À la suite d’un événement criminel, les victimes et témoins – ces deux termes renvoient à deux statuts juridiques distincts, mais le terme « témoin » est utilisé de façon générique dans les recherches et pourra par la suite renvoyer soit à une victime, soit à un témoin – peuvent décider de demander l’ouverture d’une enquête en signalant les faits aux autorités compétentes. Les psychologues travaillant au sein d’associations d’aide aux victimes ou de certains commissariats de police leur prodiguent conseils et soutiens. L’enquête débute par une recherche de preuves dont l’une des plus importantes, mais aussi l’une des plus fragiles, reste la preuve testimoniale, importante car les preuves physiques ou matérielles sont parfois insuffisantes, voire inexistantes ; fragile aussi car la qualité d’un témoignage est soumise aux aléas du fonctionnement de la mémoire et à la façon dont les témoignages sont recueillis.
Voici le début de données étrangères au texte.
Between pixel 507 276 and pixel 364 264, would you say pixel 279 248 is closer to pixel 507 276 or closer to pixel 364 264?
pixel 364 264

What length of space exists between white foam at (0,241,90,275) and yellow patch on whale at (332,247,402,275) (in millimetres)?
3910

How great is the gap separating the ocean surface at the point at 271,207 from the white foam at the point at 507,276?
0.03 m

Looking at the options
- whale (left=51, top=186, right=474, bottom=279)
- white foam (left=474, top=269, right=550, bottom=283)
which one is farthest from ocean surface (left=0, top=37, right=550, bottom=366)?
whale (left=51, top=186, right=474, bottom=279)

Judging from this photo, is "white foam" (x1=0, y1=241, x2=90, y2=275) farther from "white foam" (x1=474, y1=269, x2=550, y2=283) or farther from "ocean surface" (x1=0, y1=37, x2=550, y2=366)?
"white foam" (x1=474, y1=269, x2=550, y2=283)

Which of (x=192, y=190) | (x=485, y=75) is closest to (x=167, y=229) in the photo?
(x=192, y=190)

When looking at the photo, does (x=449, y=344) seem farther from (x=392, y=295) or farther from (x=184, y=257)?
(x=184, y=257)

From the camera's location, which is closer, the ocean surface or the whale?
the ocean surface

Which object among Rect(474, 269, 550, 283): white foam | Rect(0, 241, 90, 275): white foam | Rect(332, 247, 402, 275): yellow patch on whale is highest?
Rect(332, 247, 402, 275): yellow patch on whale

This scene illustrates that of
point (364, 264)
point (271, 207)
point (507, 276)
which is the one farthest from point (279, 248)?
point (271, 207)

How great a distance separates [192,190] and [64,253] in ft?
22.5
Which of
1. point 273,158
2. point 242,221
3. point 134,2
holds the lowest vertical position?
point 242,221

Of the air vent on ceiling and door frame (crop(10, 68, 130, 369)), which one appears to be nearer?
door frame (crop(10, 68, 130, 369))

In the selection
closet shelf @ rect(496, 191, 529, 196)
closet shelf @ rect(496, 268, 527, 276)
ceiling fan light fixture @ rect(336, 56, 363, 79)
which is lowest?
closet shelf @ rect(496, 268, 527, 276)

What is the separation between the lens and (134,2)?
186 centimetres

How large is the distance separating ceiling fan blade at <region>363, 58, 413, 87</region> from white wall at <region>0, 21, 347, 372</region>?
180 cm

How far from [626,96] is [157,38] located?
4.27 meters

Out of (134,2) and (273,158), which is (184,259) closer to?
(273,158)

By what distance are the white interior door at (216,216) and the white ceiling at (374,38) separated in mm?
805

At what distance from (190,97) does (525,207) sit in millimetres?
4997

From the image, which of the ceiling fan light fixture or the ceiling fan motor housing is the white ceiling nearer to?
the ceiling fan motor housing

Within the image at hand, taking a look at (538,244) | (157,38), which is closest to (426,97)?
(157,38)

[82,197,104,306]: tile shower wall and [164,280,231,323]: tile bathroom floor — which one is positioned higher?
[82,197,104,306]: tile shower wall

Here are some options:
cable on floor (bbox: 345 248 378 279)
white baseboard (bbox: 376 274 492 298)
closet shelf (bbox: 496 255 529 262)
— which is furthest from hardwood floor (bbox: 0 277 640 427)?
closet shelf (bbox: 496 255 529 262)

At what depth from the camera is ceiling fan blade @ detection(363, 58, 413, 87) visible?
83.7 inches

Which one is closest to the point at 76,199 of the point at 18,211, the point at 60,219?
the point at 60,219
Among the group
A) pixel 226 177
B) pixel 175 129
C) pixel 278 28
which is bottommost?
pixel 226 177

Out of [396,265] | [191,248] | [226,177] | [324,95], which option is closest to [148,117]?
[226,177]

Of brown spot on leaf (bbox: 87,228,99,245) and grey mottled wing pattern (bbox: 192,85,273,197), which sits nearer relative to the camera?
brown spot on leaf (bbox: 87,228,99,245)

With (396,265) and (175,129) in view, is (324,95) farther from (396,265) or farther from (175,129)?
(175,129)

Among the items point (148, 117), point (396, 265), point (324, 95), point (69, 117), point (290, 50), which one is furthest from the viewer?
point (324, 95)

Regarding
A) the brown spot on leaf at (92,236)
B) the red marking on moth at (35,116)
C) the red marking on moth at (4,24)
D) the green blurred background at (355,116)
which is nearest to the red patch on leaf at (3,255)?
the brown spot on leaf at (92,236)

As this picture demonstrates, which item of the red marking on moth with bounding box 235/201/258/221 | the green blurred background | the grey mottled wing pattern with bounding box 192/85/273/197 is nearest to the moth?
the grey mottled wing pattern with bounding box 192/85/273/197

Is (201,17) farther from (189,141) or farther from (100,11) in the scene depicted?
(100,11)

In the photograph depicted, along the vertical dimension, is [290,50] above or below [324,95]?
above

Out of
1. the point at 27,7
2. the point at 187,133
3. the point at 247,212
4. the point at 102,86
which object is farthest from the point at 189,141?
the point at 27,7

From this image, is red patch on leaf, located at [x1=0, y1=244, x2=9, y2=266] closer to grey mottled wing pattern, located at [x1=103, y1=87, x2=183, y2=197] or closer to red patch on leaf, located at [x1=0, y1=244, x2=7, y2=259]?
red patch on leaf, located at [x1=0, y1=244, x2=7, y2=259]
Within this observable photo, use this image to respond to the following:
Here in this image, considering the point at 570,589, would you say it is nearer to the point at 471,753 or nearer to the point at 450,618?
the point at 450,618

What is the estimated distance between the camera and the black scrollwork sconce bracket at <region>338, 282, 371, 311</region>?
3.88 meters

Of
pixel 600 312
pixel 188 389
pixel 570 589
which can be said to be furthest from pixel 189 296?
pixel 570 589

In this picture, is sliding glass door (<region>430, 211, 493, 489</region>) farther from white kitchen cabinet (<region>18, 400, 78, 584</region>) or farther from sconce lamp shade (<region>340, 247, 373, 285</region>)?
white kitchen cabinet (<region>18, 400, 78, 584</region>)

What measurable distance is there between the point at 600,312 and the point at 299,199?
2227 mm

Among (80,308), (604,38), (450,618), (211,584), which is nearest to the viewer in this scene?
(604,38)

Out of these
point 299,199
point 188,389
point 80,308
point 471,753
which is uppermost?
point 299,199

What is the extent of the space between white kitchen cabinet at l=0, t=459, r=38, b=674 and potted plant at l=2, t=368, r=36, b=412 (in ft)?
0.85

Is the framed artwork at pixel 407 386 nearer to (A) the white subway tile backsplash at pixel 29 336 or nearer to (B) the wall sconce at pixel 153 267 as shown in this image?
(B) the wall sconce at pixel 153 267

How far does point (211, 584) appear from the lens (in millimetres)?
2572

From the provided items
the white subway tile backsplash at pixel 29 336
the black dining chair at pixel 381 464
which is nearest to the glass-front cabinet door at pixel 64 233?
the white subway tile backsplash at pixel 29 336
Quand l’événement est chargé en émotions

Un des facteurs indissociables des événements criminels est l’émotion vécue par le témoin. Or, une émotion particulièrement forte vécue au moment des faits a des effets néfastes sur la mémorisation des détails du crime comme sur l’identification ultérieure de son auteur. Une illustration de l’influence d’une émotion aiguë sur la qualité des témoignages est un phénomène appelé « effet de focalisation sur l’arme » : la description de l’auteur d’un crime est d’autant plus difficile que ce dernier a été commis à l’aide d’une arme. Ce phénomène s’explique par la concentration de l’attention sur celle-ci et non sur le visage de celui ou celle qui la porte, en raison soit de la menace que fait peser l’objet sur la survie du témoin, soit de son caractère inhabituel ou inattendu au regard du contexte dans lequel se trouve le témoin. Cependant, l’arme ne capture pas l’attention de façon automatique. Les psychologues peuvent donc dispenser des formations relatives à l’effet de focalisation sur l’arme aux personnes susceptibles d’être exposées à des vols à main armée. D’autres caractéristiques des faits criminels, telles que leur répétition dans le temps, que nous ne développerons pas ici, peuvent également influencer la qualité du témoignage ultérieur.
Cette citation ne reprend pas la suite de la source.